# Thread: Factoring a polynomial/simplifying

1. ## Factoring a polynomial/simplifying

I have an test tomorrow. I studied everything..but i know my teacher will give us hard questions he did not even solve in the class..

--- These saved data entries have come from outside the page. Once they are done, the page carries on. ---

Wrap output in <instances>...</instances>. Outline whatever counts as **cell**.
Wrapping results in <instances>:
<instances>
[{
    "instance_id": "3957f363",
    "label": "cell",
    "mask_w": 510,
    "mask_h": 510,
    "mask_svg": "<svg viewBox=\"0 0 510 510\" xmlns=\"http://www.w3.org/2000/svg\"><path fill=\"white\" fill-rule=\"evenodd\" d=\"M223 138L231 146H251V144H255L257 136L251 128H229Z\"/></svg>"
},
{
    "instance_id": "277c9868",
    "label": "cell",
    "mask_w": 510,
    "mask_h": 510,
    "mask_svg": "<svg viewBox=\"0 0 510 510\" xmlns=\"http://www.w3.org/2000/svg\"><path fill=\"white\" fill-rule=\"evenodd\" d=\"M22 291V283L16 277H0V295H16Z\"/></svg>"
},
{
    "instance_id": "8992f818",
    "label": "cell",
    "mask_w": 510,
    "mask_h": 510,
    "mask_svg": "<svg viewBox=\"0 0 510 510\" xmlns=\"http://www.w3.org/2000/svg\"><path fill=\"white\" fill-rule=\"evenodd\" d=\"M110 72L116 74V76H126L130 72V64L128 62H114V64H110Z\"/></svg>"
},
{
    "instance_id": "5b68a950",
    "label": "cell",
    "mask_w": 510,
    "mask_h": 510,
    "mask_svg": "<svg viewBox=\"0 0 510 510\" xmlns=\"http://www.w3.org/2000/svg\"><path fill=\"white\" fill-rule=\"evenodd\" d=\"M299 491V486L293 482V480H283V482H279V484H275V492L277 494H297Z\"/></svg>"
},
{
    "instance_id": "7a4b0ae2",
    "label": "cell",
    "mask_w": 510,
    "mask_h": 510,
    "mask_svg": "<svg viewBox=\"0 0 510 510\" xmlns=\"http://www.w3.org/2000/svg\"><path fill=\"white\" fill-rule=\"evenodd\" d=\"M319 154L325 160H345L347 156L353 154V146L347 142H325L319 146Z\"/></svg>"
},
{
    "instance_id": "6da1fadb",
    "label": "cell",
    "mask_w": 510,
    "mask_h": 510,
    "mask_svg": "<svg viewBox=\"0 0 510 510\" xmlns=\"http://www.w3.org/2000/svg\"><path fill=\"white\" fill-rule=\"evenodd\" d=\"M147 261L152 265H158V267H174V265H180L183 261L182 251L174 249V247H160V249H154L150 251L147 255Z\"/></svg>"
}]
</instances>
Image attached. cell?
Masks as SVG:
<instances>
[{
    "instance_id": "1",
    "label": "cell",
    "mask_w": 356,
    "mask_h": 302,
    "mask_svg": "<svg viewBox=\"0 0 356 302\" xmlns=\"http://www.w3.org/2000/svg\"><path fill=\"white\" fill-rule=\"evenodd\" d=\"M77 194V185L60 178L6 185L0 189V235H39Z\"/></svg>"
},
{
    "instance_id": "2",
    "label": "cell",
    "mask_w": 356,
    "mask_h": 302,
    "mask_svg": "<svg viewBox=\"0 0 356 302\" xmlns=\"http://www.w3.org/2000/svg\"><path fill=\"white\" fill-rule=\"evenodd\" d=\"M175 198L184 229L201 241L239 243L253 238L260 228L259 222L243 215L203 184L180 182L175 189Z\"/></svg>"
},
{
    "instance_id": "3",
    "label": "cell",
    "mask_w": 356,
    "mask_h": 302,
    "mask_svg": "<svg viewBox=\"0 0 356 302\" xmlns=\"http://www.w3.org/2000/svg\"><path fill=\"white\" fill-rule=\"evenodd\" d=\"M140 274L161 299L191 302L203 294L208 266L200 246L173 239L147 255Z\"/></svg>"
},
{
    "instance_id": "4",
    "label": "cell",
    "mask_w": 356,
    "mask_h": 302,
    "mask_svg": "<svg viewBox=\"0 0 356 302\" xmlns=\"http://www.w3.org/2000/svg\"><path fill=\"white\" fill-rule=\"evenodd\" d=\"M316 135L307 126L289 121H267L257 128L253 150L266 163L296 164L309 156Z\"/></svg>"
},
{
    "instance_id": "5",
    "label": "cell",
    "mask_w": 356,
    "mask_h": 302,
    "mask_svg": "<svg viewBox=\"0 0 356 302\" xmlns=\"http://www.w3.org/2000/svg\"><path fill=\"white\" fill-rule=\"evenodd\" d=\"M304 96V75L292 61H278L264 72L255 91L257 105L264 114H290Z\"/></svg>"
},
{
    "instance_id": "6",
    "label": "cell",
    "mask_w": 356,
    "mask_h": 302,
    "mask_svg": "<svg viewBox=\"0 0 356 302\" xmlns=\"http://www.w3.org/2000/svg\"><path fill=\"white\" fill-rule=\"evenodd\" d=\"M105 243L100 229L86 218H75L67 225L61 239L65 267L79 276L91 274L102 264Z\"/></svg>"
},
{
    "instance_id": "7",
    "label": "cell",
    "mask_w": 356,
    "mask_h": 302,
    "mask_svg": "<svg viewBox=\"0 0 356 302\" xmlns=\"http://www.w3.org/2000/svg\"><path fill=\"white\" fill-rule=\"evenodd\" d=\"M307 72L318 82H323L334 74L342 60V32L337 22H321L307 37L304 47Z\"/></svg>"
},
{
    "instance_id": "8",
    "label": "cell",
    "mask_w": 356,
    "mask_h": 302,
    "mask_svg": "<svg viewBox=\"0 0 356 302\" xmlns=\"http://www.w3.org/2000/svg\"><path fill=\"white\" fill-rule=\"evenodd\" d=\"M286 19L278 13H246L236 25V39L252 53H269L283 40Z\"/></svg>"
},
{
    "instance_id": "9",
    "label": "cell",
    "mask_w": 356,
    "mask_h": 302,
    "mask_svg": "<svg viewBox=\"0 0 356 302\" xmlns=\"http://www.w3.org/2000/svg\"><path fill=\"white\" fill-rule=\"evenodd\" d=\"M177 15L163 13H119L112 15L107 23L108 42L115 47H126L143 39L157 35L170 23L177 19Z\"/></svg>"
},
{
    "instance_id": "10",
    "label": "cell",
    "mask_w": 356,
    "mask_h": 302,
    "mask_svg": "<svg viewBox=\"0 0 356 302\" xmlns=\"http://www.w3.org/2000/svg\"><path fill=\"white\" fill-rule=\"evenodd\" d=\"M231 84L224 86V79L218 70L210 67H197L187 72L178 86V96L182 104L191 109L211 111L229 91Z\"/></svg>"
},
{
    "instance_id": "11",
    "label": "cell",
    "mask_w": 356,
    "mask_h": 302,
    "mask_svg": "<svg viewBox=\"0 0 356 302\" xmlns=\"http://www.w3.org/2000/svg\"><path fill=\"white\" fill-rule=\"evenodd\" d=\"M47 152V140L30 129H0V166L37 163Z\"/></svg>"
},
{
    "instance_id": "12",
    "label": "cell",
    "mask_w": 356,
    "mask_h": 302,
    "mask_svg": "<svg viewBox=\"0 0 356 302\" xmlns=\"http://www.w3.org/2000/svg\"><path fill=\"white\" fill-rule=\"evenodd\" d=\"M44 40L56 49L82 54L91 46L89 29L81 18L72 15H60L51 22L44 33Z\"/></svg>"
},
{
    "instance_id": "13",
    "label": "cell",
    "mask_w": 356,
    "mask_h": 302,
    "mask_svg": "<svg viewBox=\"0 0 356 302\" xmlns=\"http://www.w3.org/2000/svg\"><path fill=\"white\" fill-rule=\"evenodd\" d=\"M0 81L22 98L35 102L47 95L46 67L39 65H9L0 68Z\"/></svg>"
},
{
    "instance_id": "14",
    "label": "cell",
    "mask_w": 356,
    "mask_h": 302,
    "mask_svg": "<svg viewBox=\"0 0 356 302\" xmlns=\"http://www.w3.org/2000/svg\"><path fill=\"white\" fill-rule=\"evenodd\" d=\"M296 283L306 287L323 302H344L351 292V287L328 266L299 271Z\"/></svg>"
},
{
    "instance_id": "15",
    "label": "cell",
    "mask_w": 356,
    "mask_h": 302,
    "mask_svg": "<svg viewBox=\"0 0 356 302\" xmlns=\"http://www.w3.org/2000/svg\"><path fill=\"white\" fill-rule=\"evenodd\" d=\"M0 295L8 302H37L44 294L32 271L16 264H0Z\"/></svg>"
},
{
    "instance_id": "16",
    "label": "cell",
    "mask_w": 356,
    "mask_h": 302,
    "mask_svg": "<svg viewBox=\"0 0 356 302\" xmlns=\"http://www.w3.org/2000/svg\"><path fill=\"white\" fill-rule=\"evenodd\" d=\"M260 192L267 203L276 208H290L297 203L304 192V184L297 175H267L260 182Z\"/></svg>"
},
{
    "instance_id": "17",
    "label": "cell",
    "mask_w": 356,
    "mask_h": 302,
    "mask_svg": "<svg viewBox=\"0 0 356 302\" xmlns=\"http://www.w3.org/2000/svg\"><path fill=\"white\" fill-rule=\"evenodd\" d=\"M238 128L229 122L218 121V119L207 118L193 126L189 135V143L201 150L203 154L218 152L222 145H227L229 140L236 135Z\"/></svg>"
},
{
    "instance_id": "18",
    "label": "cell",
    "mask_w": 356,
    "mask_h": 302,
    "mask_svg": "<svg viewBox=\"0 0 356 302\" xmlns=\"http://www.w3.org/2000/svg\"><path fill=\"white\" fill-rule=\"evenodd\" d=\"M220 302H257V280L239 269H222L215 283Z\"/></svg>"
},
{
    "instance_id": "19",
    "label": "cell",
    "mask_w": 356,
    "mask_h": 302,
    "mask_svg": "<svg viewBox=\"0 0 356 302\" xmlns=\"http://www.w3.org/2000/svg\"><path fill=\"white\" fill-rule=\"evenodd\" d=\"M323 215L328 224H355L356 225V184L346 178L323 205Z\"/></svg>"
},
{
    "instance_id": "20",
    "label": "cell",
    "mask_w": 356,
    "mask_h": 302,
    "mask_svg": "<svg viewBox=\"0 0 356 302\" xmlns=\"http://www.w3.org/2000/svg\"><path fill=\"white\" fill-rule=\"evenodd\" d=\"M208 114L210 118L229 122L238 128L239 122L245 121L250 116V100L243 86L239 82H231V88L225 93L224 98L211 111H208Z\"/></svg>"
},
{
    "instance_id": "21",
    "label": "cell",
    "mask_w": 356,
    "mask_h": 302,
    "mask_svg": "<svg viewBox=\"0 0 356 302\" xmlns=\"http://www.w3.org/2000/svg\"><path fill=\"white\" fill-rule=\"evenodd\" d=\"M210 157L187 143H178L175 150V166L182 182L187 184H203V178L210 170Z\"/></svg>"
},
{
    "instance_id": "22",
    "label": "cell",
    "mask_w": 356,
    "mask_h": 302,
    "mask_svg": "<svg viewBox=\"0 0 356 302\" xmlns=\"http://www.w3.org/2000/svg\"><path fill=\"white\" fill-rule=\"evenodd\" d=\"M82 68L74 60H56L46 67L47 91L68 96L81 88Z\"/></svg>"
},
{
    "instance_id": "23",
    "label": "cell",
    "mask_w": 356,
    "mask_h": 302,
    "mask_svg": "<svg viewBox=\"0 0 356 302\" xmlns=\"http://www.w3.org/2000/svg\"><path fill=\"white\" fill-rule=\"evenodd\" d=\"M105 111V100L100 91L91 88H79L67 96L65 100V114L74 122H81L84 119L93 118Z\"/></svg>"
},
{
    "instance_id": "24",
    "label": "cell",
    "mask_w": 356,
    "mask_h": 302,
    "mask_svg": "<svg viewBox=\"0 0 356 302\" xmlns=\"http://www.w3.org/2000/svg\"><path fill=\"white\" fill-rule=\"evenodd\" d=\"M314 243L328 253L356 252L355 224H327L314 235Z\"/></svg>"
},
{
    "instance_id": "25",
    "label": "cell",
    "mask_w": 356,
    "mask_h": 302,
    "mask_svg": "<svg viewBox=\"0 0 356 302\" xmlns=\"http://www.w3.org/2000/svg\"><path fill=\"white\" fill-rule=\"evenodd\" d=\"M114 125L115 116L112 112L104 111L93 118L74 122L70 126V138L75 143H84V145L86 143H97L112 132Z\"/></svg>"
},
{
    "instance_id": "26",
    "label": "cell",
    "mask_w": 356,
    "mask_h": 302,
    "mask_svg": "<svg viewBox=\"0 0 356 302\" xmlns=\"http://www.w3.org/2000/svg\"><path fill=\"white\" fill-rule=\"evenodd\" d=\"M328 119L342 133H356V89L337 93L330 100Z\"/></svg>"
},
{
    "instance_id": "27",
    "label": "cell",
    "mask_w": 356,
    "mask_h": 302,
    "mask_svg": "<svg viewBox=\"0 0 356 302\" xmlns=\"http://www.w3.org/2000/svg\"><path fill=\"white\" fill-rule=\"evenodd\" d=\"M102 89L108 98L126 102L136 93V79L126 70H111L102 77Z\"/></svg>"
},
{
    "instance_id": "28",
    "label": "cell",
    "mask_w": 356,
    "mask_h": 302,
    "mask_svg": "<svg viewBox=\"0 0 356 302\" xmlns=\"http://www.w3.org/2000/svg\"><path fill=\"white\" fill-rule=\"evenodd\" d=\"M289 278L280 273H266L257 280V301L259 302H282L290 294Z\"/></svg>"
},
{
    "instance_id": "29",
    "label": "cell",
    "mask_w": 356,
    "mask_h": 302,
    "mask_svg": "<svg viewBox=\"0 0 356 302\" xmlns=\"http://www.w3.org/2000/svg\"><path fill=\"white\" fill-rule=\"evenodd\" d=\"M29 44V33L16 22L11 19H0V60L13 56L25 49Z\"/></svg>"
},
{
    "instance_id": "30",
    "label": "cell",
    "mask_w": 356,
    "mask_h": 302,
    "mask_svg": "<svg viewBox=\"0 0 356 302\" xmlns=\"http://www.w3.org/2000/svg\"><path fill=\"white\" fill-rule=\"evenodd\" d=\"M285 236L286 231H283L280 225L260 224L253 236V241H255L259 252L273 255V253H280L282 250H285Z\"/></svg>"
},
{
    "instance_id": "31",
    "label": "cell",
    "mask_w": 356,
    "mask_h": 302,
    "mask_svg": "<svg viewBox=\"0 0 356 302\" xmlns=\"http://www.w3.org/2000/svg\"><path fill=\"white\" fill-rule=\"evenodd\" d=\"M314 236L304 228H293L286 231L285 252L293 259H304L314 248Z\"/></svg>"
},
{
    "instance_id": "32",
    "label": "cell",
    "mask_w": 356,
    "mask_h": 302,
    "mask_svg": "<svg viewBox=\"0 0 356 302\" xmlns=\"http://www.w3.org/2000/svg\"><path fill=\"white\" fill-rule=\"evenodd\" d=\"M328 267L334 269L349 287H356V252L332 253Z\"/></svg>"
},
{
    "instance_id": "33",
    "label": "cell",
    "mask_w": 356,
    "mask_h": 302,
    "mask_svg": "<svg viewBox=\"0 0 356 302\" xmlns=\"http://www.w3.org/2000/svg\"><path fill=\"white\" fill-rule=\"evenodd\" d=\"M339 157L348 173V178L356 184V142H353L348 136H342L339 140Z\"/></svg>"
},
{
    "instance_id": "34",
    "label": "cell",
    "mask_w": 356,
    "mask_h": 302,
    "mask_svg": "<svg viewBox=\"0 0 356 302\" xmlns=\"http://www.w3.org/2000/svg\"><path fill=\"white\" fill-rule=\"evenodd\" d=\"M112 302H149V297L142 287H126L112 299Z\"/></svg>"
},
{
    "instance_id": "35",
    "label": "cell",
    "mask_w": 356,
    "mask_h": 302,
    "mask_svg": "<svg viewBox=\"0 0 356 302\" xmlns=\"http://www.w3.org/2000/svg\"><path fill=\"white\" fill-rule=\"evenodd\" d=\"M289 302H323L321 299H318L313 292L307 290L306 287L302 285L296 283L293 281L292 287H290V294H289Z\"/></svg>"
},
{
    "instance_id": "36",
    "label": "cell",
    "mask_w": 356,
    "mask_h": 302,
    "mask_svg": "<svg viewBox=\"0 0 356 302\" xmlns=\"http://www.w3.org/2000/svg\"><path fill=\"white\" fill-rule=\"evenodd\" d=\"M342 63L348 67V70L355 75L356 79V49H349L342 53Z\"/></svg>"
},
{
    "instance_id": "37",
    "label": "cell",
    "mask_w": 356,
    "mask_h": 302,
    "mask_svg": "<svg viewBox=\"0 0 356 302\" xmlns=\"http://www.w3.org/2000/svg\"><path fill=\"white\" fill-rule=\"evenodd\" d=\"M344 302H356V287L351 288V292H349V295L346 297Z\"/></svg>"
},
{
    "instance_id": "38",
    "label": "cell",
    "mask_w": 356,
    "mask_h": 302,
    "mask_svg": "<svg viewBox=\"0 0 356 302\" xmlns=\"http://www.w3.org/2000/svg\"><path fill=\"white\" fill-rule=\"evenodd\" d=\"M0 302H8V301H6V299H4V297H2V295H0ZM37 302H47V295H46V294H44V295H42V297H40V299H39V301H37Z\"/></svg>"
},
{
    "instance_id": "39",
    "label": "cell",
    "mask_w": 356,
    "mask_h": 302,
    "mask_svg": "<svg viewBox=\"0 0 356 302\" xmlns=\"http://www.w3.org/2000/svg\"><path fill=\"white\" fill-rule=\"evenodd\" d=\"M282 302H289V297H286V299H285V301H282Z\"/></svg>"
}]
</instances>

how to factor this polynomial:
4y^2 - 81

i know that a^2 - b^2 = (a-b) (a+b)

Simplify:
(m^2 n ^3)^-2 (m^-3 n^2)^-3

we learned that if we have (m^2 m^3)^2 then the answer is m^2 n^3 x m^2 n^3 but how about if we have a -ve square or -3?

√8 + √18

according to my teacher the solution is..
= √(2x2x2) + √(3x3x3)
=2√2 + 3√2
=5√3

how is that possible?

2. Originally Posted by Cherry

√8 + √18

according to my teacher the solution is..
= √(2x2x2) + √(3x3x3)
=2√2 + 3√2
=5√3

how is that possible?
the solution is
$\displaystyle \sqrt{8}+\sqrt{18}$
$\displaystyle =\sqrt{2*2*2}+\sqrt{3*3*2}$
$\displaystyle =2\sqrt{2}+3\sqrt{2}$
$\displaystyle =5\sqrt{2}$

Keep Smiling
Malay

3. Originally Posted by Cherry;28279
how to factor this polynomial:
[B
4y^2 - 81[/B]

i know that a^2 - b^2 = (a-b) (a+b)

2y=a
9=b

Keep Smiling
Malay

4. Originally Posted by Cherry

Simplify:
(m^2 n ^3)^-2 (m^-3 n^2)^-3

we learned that if we have (m^2 m^3)^2 then the answer is m^2 n^3 x m^2 n^3 but how about if we have a -ve square or -3?
do you mean
$\displaystyle \frac{1}{({m^2n^3})^2}$*$\displaystyle \frac{1}{({m^{-3}}{n^2})^3}$
it is the same with negative powers
$\displaystyle (m^{-2})^2=m^{-2}*m^{-2}=m^{(-2)+(-2)}=m^{-4}$
hence your expression simplifies to
$\displaystyle \frac{1}{{m^4n^6}}$*$\displaystyle \frac{1}{{m^{-9}}{n^6}}$
$\displaystyle =\frac{1}{{m^4m^{-9}}}$*$\displaystyle \frac{1}{{n^6n^6}}$
$\displaystyle =\frac{1}{{m^{4+(-9)}}}$*$\displaystyle \frac{1}{{n^{6+6}}}$
$\displaystyle =\frac{1}{{m^{-5}}}$*$\displaystyle \frac{1}{{n^{12}}}$
$\displaystyle =\frac{m^{5}}{n^{12}}$
Keep Smiling
Malay

5. Originally Posted by malaygoel
do you mean
$\displaystyle \frac{1}{({m^2n^3})^2}$*$\displaystyle \frac{1}{({m^{-3}}{n^2})^3}$

Keep Smiling
Malay
Nope.

6. Originally Posted by malaygoel
do you mean
$\displaystyle \frac{1}{({m^2n^3})^2}$*$\displaystyle \frac{1}{({m^{-3}}{n^2})^3}$
it is the same with negative powers
$\displaystyle (m^{-2})^2=m^{-2}*m^{-2}=m^{(-2)+(-2)}=m^{-4}$
hence your expression simplifies to
$\displaystyle \frac{1}{{m^4n^6}}$*$\displaystyle \frac{1}{{m^{-9}}{n^6}}$
$\displaystyle =\frac{1}{{m^4m^{-9}}}$*$\displaystyle \frac{1}{{n^6n^6}}$
$\displaystyle =\frac{1}{{m^{4+(-9)}}}$*$\displaystyle \frac{1}{{n^{6+6}}}$
$\displaystyle =\frac{1}{{m^{-5}}}$*$\displaystyle \frac{1}{{n^{12}}}$
$\displaystyle =\frac{m^{5}}{n^{12}}$
Keep Smiling
Malay
Ahhh I see

Thanks for helping me. I really appreciate it!